Gerhard Rühm zum 95. Geburtstag
Bei dem jüngsten Kunstprojekt von Gerhard Rühm vor dem Volkstheater in Wien wurde die "Allgemeine Erklärung der Menschenrechte" Wort für Wort verlesen. Das ist nicht ohne Brisanz in einem "restaurativen Zeitalter", wie Gerhard Rühm unsere Gegenwart beschreibt. Seine Arbeit hatte immer auch eine politische Dimension. 2024 ist Gerhard Rühm wieder zurück nach Wien gezogen, in die Wohnung, in der er aufgewachsen ist, in einem künstlerischen Haushalt. Sowohl den Austrofaschismus als auch die Nazi-Diktatur hat er am eigenen Leib erlebt. Musiker wollte er eigentlich werden, Klavier zu lernen hat er früh begonnen, sein Vater war bei den Wiener Philharmonikern. Der Sohn interessierte sich für die Musik von Schönberg, Webern, Bartok, überhaupt für alles von den Nazis Verbotene und Verschüttete - das einte die Mitglieder der "Wiener Gruppe", die er mitbegründet hat. Diese frühe Ausrichtung Gerhard Rühms sorgte für Konflikte zuhause.

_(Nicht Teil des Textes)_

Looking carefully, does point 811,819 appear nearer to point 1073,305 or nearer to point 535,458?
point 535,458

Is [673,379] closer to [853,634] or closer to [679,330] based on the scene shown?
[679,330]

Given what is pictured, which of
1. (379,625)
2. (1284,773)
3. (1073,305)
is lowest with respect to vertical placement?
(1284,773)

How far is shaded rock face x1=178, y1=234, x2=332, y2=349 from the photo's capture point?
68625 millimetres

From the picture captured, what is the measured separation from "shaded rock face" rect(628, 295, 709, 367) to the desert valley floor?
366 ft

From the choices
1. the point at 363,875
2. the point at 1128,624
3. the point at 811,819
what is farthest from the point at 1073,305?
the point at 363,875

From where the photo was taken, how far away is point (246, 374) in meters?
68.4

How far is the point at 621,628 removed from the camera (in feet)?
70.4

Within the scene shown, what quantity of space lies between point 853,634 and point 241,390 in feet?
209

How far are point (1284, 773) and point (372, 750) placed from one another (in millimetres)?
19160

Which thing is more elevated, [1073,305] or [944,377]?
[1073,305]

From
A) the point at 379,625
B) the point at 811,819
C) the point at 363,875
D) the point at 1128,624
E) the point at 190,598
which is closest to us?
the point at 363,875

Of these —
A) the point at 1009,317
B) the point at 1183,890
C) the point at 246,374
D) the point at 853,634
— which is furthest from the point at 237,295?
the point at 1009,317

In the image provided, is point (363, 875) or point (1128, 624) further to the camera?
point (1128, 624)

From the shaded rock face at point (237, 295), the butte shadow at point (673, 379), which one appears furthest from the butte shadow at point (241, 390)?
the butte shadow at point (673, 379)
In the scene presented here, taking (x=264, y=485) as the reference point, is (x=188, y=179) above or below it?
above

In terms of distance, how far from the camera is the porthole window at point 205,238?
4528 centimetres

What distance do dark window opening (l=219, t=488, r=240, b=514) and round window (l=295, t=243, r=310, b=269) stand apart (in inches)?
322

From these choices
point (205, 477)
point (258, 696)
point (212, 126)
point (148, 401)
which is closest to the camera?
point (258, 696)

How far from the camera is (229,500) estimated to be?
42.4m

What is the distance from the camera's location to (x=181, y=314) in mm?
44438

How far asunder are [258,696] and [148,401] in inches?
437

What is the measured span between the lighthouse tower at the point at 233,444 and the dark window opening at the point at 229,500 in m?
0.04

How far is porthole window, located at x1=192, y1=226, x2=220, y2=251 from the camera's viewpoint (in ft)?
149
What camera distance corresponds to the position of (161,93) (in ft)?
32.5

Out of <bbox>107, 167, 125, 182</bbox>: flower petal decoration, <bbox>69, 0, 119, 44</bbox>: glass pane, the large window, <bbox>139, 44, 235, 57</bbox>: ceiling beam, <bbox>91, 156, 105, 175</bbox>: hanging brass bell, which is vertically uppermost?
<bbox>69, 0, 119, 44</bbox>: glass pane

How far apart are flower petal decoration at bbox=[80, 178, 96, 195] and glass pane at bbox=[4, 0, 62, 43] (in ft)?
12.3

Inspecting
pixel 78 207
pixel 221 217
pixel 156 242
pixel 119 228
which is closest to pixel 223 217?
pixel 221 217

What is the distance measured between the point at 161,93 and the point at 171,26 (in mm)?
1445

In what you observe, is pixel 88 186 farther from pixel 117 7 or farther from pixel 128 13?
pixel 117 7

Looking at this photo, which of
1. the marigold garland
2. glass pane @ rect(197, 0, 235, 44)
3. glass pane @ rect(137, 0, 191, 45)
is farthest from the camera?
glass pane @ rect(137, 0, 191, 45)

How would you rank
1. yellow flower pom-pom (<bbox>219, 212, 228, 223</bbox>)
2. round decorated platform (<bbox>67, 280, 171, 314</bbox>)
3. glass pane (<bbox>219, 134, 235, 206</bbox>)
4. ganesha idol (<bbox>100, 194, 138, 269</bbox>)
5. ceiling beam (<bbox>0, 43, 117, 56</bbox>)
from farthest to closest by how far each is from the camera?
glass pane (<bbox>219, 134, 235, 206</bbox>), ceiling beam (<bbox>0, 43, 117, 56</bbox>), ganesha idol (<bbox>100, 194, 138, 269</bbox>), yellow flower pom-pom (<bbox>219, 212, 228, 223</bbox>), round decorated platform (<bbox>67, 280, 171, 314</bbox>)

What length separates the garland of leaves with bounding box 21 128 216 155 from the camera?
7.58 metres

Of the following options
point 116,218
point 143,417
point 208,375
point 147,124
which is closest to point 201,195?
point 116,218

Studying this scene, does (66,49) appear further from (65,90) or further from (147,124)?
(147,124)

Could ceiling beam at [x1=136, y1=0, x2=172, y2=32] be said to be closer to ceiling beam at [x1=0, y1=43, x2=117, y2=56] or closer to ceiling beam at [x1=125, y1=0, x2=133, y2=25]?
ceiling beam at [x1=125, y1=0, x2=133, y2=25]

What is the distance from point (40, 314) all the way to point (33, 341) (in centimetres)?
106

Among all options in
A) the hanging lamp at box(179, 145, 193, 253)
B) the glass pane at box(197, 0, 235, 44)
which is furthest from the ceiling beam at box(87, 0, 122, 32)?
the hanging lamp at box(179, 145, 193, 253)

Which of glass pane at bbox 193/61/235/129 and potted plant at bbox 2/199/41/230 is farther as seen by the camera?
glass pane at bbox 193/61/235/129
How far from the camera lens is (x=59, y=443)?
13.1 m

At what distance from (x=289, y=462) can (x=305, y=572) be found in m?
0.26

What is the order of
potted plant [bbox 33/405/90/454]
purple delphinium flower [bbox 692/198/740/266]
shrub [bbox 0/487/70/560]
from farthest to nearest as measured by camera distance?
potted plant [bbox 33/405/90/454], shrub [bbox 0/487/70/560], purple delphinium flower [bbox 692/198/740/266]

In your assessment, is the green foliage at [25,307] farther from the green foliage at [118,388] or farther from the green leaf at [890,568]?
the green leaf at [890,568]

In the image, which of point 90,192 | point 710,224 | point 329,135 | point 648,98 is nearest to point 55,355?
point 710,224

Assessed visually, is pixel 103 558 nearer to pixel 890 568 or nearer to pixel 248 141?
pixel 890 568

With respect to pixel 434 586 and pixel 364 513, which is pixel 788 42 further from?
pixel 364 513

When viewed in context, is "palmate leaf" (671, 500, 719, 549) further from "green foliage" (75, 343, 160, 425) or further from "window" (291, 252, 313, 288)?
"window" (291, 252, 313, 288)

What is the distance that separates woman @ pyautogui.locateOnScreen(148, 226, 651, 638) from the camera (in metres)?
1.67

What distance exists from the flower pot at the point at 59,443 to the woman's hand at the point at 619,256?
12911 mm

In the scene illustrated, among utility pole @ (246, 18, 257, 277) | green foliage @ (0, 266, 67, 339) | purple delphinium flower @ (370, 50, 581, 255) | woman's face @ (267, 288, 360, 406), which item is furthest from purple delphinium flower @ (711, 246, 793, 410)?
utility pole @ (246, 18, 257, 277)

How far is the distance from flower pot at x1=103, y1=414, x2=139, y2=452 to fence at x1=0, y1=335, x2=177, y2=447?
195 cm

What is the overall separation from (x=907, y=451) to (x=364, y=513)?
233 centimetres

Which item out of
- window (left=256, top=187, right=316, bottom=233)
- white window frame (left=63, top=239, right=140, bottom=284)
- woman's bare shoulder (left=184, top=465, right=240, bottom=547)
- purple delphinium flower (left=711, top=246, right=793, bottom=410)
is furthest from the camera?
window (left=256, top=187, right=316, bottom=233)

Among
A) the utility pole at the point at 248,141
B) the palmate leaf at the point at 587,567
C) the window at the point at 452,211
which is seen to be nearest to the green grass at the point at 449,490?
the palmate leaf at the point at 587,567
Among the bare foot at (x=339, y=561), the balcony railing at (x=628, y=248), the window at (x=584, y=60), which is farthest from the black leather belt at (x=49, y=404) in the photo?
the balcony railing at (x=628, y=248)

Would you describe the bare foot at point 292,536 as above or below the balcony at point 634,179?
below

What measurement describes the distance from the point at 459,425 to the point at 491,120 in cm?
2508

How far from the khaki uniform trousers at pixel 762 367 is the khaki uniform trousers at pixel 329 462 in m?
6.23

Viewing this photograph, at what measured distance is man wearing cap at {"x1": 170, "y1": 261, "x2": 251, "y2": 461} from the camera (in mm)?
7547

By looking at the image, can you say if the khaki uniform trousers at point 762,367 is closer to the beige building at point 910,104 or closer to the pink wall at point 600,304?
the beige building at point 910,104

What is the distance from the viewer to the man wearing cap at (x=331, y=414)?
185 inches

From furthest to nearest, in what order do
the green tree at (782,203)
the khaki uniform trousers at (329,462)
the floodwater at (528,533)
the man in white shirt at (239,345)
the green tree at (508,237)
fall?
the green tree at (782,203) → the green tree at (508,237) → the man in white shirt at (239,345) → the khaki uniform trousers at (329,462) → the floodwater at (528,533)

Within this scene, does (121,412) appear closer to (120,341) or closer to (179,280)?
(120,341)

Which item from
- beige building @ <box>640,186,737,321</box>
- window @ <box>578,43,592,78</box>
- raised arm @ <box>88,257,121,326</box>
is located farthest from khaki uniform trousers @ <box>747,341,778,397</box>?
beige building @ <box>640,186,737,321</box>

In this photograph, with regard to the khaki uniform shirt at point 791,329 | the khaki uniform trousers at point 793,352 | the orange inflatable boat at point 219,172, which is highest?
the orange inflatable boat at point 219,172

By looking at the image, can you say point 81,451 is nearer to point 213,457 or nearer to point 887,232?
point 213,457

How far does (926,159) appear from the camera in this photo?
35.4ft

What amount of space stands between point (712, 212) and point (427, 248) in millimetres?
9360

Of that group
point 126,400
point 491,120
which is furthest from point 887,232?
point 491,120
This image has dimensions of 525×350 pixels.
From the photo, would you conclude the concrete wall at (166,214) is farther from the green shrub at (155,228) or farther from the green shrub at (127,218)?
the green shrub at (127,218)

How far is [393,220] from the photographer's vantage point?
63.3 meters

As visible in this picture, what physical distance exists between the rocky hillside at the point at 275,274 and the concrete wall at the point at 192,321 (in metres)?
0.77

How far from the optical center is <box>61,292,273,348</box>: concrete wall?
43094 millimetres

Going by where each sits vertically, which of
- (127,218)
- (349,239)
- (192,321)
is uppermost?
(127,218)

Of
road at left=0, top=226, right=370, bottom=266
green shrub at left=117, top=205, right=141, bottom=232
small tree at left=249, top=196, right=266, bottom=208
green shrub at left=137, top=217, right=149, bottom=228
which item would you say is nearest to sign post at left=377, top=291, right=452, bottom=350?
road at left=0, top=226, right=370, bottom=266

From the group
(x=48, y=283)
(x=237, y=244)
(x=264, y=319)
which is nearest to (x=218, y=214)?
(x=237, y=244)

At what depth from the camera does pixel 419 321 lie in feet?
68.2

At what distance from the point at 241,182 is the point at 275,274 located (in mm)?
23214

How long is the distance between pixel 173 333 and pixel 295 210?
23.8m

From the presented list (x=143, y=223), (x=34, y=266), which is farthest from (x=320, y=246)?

Wien wieder zum Lebensmittelpunkt zu machen, entschied Gerhard Rühm nach dem Tod seiner geliebten Lebens- und Kunstgefährtin Monika Lichtenfeld Mitte 2023. Mit ihr gemeinsam hatte er viele Jahre in Köln gelebt und gewirkt. Nach Deutschland wanderte er Anfang der 1960er Jahre aus. Österreich war ihm damals zu eng, zu reaktionär. Er gehörte zu jenen, die von den Förderstellen im Land als zu verhindernde Provokateure wahrgenommen wurden. Schwarzer Humor, Innovation, Reduktion waren ihm von Beginn an wesentliche Triebfedern. All das findet sich auch in seinem neuen Buch "Zugvögel", eine Gemeinschaftsarbeit mit der Filmemacherin Martina Kudlácek. "Ich verlange von Kunst, dass es sich nicht wiederholt, dass es keine epigonale Repetition ist - dass versucht wird, Neues zu finden, darum geht es", sagt Rühm. Dieses Credo veranschaulicht auch die Ausstellung in der "Neuen Galerie Graz". Nicht zufällig trägt sie den Titel "noch immer jetzt". Das Wort "jetzt" spielt in Gerhard Rühms Werk eine zentrale Rolle. In der Schau in Graz lässt man alle wesentlichen Rühmschen Werkphasen der letzten sieben Jahrzehnte Revue passieren - und macht deutlich: Gerhard Rühms Werk ist einzigartig in Hinblick auf die eigensinnige Synthese von Literatur, Musik und bildender Kunst. Und: dieses Werk: es altert nicht, wie Gerhard Rühm selbst.